Marie de Jésus étendit son intérêt à la nouvelle reine, et s’associa vivement aux espérances du Roi. Celui-ci lui écrivait, le 2 septembre 1632 : « Je ne puis m’empêcher d’appeler votre attention sur la succession masculine de ma maison ; car je vois s’éloigner les espérances que j’avais conçues. Je vous recommande ce soin ; continuez vos prières dans ce but ; car je le crois utile au service de Notre-Seigneur. En effet, autant je donnerai d’héritiers mâles à cette monarchie, autant je poserai de colonnes pour le soutien de la religion catholique. » L’année suivante, les prières de la Sœur semblèrent avoir obtenu le résultat qu’en attendait le Roi ; Marianne d’Autriche était enceinte, après six ans de mariage. Une fausse couche vint renverser le légitime espoir du prince et de la nation. La Sœur, à qui le Roi avait écrit sur son malheur, lui répondait, le 13 septembre 1653 : « La lettre que j’ai reçue m’a réjouie, et en même temps je me suis attristée de la perte de nos espérances, au sujet de la grossesse de la Reine, notre dame. J’avoue ma faiblesse, je ne puis taire l’affection que je professe pour Votre Majesté ; cette amère nouvelle m’a fait verser des larmes, et je n’ai trouvé d’autre soulagement que de me tourner vers le Très-Haut et d’implorer de nouveau sa pitié, en le suppliant de consoler cette monarchie et de donner au plus tôt un héritier à Votre Majesté. Je supplie Votre Majesté de ne pas se laisser abattre par tant d’afflictions, et de ne pas accuser de ces tribulations la fortune adverse. Beaucoup ont succombé dans la prospérité ; bien peu ont pu y trouver la force qu’ils ont acquise dans l’adversité. »

Pour un prince du caractère de Philippe IV, malheureux et faible, les conseils devaient porter sur deux points : la résignation aux décrets de la divine Providence et la nécessité de s’arracher à sa mollesse naturelle pour remplir, en de telles conjonctures, les devoirs d’un souverain. Marie de Jésus n’épargne à son royal disciple ni l’une ni l’autre de ces deux directions. Philippe IV venait d’apprendre la reddition de Barcelone et l’avait aussitôt mandée à sa pieuse confidente.
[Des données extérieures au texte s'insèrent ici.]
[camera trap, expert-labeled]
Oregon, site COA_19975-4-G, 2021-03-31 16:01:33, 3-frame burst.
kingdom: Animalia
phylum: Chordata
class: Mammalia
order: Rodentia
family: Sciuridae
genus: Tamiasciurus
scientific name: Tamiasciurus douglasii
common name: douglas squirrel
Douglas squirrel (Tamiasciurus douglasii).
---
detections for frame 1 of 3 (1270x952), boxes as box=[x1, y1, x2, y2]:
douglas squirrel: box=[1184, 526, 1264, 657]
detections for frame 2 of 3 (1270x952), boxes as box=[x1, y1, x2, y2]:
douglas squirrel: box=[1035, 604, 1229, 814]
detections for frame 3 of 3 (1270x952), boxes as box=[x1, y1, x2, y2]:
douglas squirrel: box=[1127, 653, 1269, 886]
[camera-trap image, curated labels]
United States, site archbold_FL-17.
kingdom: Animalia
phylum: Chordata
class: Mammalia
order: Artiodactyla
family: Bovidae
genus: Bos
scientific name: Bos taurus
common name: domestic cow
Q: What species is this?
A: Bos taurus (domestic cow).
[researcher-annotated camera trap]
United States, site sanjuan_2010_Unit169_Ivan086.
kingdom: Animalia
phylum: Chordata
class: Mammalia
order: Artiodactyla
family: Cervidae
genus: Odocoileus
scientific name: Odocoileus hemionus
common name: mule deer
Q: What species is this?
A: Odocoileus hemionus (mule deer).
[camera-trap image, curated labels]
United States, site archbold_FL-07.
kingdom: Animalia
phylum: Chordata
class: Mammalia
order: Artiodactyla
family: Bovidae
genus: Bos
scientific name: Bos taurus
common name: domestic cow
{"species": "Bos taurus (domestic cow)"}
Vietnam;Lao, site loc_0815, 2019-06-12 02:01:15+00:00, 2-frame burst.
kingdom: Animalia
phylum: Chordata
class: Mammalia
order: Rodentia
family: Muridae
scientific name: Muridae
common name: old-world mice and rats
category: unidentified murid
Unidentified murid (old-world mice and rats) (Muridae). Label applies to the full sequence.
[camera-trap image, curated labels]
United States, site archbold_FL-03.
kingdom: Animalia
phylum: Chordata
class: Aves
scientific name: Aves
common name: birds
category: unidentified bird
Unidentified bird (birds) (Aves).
Avant de le féliciter d’un succès si désiré, et comme si elle eût prévu de nouveaux malheurs, qui en effet ne manquèrent pas d’arriver, elle commence par relever le prix de l’adversité dans les conditions où l’homme est placé en ce monde : « La divine Providence, dit-elle, nous a envoyé les prospérités et les adversités pour notre plus grand bien et pour nous guider jusqu’au salut éternel ; mais la nature humaine, affaiblie et viciée par le premier péché, court de plus grands dangers avec les félicités qu’avec les peines, parce que comme le dit Daniel, les pas des hommes sont mal assurés et ne savent pas les conduire selon le droit jugement ; ils les entraînent suivant leur propension naturelle vers le plaisir, les jouissances, le bien-être, le repos, la richesse ; et la mort vient avant qu’ils soient au but de leurs désirs. Les peines et les tribulations ont pour bon effet de comprimer, de soumettre, de mortifier et de dompter les passions ; elles font l’office de garantie et de lest dans la périlleuse navigation de cette vallée de larmes, pour empêcher la nacelle de l’âme de sombrer, et elles ne lui permettent de contenter ses goûts et sa volonté que lorsqu’elle est arrivée à bon port. » (15 novembre 1652.) Mais l’acceptation des épreuves que Dieu envoie n’autorise en aucune façon la mollesse et la pusillanimité : « Dieu, aime les grands courages, dit la Sœur à son Roi, parce que les grands courages font les grandes choses. Or, les grandes choses produites par l’homme, dans son état de faiblesse, sont une preuve de l’assistance du Tout-Puissant. Je souhaite donc un grand courage à Votre Majesté, parce qu’elle en a besoin pour réparer les malheurs de ses peuples. Or donc, que Votre Majesté s’arme de force ; la force la plus efficace est celle que Dieu donne avec la grâce, et il ne la refusera pas à Votre Majesté, si en la demandant elle exprime ses regrets pour le passé, ses désirs pour l’avenir. »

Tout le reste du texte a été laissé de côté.